The Western Cape Government continues to open new testing and triage centres across the province in a bid to combat Covid-19.
There are currently 19 of these facilities operational, including four facilities outside the Metro – in Paarl, George, Worcester and Ceres.
A statement from Western Cape Health says an additional 15 facilities will be completed by the first week of July, and some 24 testing and triage facilities will be opened in rural areas of the Western Cape.
“Our third temporary field hospital at Brackengate is on schedule and expected to take its first patient on 10 July. The field hospital will have 330 beds and will provide intermediate care.
“The Sonstraal Hospital in the Cape Winelands will accommodate approximately 150 beds and be undertaken in phases. Sixty-three beds will become available in the first week of July.”
A temporary facility for this purpose is being constructed at Tygerberg Hospital and will be completed by the first week of July. This is being done in conjunction with the City of Cape Town.
The use of steroids in treatment
The use of steroids has been approved for use on clinical platforms, in line with international recommendations and the Mycobacterium avium complex (MAC) recommendations. This will have a positive impact on the clinical outcomes of patients infected with Covid-19. These steroids will be used for ventilated patients, and those on high-flow nasal oxygen.The use of oxygen
Oxygen has shown to have a significantly positive impact on the clinical outcomes of patients, and we are using oxygen in our facilities to manage ill patients.
An oxygen calculator has been developed so facilities can assess their daily oxygen requirements. A predictive model has also been adopted to show the current average oxygen consumption is 12 tons a day, and at the peak of Covid-19 approximately 40 tons of oxygen will be required daily. For that, suppliers have to be engaged with, and in this way supplies are assured.
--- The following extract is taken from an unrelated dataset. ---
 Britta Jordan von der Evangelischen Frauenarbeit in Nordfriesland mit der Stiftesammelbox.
Private sector cooperation
A call for service has been issued to all licensed private hospital groups to purchase bed capacity in terms of palliative care, general, high care and ICU care. The National Department of Health has negotiated the tariffs, and hospital groups have confirmed their commitment, with each nominating their chosen admin intermediary. The parties are busy concluding and signing service level agreements] and addressing operation requirements. The first few patients have been referred and admitted to test the systems.
Our heroes on the front lines
“I want to thank every single person in our health system working tirelessly on the front lines again,” Premier Allan Winde said in a statement. “You are heroes and we salute you.”
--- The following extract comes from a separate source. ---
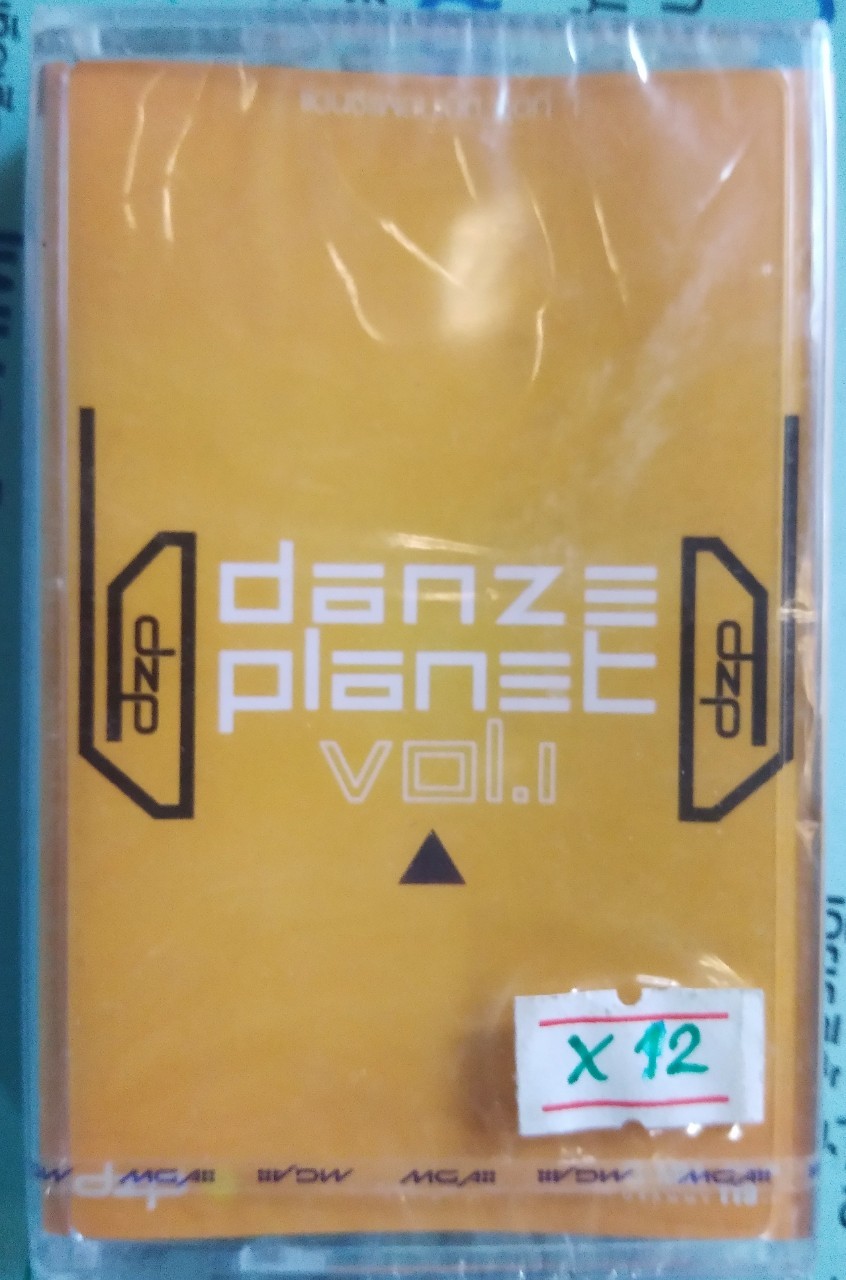 เทปเพลงไทย+สากล สภาพซีล ม้วนละ 50 บาท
He said staffing remains a very real challenge in the health response, because all new facilities need people to make them effective. “This is happening at a time when more people are falling ill, as we have seen globally. We have introduced a number of mitigation steps to address this, including the use of volunteers, bursar nurses and the Cuban doctor contingent.
“I am also very pleased that our Department of Health has implemented a training course to upskill nurses in intensive care management. These are skills that can be used beyond the crisis, and will be of personal benefit to both the nurses and our communities.
“I want to again call on all our residents to join me in celebrating our health-care workers and other front-line staff. This is a very stressful and anxious time for them as they work tirelessly to save lives. Show your appreciation in whatever way you can – and let them know that the Western Cape is behind them.”
Stay safe. Save lives Winde again called on all residents to play their part in saving lives by: . Regularly washing their hands, keeping surfaces clean and coughing or sneezing into a tissue or their arm. Staying home as much as possible, especially if they fall in the risk category. Wearing a clean, cloth mask whenever they leave home. Ensuring they keep a distance of 1,5 m between themselves and any other person. Staying home if they are experiencing symptoms or feel unwell. Seek medical attention if they are experiencing shortness of breath.